(Given task a):
List the username of every poster in the aquarium lighting thread.
********************
# Choosing between 2 lights. HELP!



## jraccah1 (Feb 21, 2013)

I found a good deal on 2 different lighting systems:Wave Point HO 2 Lamp T-5 and Aqueon Modular LED Fixtures.

I was simply wondering if anyone has had experience with either one and could suggest which one to go with


----------



## CrypticLifeStyle (Dec 14, 2009)

Havnt used either, but if i had to choose, id choose the wave point.


----------



## cichlid-gal (Apr 27, 2012)

I just purchased an Aqueon Modular LED for one of my fry tanks. As I can't find a place to review it in the reviews section I'll give a little more information here. Mods can edit if need be as I've submitted a request for product review on it.

I've only had this light a little over a week but I really like it and I am even thinking to steal it and move it to my 39G tank switching out an existing light with it. The Aqueon comes with one day white LED bulb and moonglow bulbs but allows for 2 expansion slots. Currently the only additional bulb I see available over the day white is a colormax bulb. Regrettably the information provided by Aqueon does not clearly indicate what "level" of lighting you are getting from these bulbs. So that might be a trial and error thing. The fixture slides nicely on the tank top and has nice shimmer effect when lit. The moonlight option gives great deep moonlight coverage to the tank. The downside is that there is only one switch and it is manual. You can have daylight, moonlight or off. I would assume that if this light becomes more popular that Aqueon might add additional types of expansion bulbs to their repertoire.
********************
(Given task b):
Echo the lines of the listing below, starting at its first line and ending at the line that contains "<instances>", with both ends included.

(Information supplied):
********************
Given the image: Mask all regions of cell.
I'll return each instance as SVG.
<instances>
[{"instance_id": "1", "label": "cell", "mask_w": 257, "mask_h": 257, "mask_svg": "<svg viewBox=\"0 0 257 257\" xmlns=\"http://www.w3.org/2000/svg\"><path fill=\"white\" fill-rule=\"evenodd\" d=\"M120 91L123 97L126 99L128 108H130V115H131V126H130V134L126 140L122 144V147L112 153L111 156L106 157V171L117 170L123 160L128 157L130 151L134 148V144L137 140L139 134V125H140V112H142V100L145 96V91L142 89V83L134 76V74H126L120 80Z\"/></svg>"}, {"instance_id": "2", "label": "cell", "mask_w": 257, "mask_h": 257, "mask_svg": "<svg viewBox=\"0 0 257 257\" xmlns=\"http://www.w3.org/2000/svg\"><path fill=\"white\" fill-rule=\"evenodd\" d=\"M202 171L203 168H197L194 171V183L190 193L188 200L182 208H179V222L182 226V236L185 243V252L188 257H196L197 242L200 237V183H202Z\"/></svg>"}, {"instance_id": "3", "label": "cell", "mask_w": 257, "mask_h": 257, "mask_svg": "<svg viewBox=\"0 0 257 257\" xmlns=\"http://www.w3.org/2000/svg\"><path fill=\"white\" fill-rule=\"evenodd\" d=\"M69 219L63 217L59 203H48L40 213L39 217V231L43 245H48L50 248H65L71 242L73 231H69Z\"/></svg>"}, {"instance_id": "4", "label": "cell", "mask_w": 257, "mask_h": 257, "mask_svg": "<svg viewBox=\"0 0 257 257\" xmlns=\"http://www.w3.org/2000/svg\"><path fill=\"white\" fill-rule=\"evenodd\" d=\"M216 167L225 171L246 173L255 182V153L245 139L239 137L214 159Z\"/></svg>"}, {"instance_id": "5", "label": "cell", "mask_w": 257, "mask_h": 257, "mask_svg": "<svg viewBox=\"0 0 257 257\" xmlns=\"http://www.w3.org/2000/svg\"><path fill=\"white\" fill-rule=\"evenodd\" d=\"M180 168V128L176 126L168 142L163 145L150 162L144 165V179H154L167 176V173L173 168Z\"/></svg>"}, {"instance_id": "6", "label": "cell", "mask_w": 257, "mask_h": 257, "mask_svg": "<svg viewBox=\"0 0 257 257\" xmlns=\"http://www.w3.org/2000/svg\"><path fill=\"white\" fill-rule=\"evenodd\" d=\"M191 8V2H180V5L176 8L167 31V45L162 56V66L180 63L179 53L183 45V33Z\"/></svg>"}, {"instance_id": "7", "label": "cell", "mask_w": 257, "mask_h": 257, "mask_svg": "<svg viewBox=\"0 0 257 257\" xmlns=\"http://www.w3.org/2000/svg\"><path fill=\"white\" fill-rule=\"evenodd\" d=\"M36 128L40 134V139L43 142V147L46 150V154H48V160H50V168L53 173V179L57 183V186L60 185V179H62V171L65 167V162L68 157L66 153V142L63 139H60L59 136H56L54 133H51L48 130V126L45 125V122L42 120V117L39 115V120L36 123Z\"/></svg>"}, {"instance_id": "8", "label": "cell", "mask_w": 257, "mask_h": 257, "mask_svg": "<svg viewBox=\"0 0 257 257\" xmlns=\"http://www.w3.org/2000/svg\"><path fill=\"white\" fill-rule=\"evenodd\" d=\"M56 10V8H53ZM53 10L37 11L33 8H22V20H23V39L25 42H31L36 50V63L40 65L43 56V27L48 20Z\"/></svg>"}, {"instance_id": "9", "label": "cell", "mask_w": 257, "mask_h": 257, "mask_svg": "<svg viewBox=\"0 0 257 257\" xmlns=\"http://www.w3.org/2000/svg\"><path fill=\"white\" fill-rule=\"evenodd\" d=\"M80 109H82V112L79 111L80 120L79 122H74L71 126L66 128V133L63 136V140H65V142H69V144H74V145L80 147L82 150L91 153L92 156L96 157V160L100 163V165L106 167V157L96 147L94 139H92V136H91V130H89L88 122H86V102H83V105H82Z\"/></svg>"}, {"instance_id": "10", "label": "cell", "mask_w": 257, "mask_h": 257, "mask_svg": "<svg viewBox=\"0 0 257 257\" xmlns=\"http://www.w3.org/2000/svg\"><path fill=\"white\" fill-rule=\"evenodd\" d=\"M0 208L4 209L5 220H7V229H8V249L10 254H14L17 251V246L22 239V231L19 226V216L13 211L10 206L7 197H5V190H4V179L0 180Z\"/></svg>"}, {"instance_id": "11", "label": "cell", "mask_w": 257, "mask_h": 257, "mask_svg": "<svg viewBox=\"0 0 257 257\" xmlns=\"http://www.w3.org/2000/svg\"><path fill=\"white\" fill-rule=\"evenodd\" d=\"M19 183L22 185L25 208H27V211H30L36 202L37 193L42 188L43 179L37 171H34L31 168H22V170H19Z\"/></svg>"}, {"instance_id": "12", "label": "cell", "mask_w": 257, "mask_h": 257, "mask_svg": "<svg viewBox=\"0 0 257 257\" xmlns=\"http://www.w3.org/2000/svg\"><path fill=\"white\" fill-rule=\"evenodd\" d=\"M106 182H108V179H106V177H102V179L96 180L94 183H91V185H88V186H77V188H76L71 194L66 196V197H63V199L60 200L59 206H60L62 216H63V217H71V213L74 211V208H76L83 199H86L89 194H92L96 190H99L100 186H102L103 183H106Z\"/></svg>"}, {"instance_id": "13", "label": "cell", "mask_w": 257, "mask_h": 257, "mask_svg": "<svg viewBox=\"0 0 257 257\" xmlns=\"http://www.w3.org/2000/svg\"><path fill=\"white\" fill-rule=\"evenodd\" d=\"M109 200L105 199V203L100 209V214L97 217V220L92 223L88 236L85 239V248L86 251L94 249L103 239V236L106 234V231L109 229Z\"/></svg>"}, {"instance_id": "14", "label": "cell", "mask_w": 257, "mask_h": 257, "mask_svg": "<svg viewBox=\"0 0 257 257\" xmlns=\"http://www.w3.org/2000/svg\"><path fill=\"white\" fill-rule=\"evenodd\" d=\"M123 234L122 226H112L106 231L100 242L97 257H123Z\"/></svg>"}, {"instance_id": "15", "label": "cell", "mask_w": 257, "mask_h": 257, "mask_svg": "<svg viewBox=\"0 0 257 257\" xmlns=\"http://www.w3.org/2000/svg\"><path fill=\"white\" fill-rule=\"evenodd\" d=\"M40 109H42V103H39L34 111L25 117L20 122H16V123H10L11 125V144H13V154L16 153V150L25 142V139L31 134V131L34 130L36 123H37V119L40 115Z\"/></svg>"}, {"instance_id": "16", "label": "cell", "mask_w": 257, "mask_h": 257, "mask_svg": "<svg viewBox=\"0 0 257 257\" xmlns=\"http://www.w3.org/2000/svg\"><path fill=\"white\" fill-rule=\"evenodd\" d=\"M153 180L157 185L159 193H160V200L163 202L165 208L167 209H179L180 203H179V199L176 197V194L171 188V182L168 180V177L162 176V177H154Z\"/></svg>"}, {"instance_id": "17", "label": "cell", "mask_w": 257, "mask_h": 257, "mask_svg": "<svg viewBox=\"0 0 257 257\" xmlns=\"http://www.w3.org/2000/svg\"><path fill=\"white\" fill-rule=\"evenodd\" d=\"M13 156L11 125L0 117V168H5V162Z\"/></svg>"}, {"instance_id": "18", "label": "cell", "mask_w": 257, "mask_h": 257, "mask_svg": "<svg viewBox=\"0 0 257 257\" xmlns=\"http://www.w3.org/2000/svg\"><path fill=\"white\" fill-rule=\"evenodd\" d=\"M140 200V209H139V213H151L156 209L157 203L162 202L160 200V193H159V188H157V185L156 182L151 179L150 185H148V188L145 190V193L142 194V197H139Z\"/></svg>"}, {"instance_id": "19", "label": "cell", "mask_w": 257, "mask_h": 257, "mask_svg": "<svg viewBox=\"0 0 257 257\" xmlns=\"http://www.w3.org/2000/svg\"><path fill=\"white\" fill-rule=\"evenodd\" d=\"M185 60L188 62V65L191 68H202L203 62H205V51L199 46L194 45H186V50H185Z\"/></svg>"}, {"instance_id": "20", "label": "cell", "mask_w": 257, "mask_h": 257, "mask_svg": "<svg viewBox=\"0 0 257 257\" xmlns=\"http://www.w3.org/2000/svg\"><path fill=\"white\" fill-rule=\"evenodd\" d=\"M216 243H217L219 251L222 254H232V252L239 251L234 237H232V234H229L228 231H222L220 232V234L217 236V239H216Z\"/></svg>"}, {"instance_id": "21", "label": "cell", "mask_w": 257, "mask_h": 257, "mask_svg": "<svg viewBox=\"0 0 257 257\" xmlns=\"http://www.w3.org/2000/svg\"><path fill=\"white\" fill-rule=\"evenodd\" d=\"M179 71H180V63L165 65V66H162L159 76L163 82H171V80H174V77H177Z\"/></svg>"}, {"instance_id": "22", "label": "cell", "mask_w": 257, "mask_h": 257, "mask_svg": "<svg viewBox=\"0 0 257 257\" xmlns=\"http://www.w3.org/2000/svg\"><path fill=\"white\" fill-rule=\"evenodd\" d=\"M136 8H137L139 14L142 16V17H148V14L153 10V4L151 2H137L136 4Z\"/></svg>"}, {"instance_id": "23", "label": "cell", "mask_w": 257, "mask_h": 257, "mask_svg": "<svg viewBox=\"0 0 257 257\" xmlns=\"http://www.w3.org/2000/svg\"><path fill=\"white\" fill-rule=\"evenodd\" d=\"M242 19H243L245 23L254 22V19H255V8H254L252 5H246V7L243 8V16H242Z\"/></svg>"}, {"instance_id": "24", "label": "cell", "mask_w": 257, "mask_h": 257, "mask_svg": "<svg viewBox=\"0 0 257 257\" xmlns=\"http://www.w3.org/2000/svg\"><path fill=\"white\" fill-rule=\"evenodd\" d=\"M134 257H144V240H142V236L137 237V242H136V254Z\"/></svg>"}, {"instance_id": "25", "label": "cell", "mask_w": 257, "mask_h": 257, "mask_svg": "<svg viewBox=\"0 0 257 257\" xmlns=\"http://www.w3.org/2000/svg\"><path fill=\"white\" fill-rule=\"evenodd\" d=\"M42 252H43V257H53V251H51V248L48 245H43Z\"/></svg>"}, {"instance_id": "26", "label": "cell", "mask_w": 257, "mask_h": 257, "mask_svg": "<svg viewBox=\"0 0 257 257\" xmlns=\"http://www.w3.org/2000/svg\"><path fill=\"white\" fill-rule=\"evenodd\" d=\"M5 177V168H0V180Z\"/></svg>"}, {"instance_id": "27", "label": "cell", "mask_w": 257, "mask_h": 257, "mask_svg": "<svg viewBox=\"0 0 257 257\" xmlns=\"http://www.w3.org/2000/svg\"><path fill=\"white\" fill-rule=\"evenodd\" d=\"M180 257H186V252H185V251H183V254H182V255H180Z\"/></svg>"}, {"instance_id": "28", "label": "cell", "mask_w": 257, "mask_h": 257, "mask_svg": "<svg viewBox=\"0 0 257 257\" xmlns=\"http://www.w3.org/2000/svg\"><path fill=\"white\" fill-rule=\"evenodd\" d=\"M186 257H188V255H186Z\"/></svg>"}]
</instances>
********************
(Exercise solution a):
jraccah1
CrypticLifeStyle
cichlid-gal

(Exercise solution b):
Given the image: Mask all regions of cell.
I'll return each instance as SVG.
<instances>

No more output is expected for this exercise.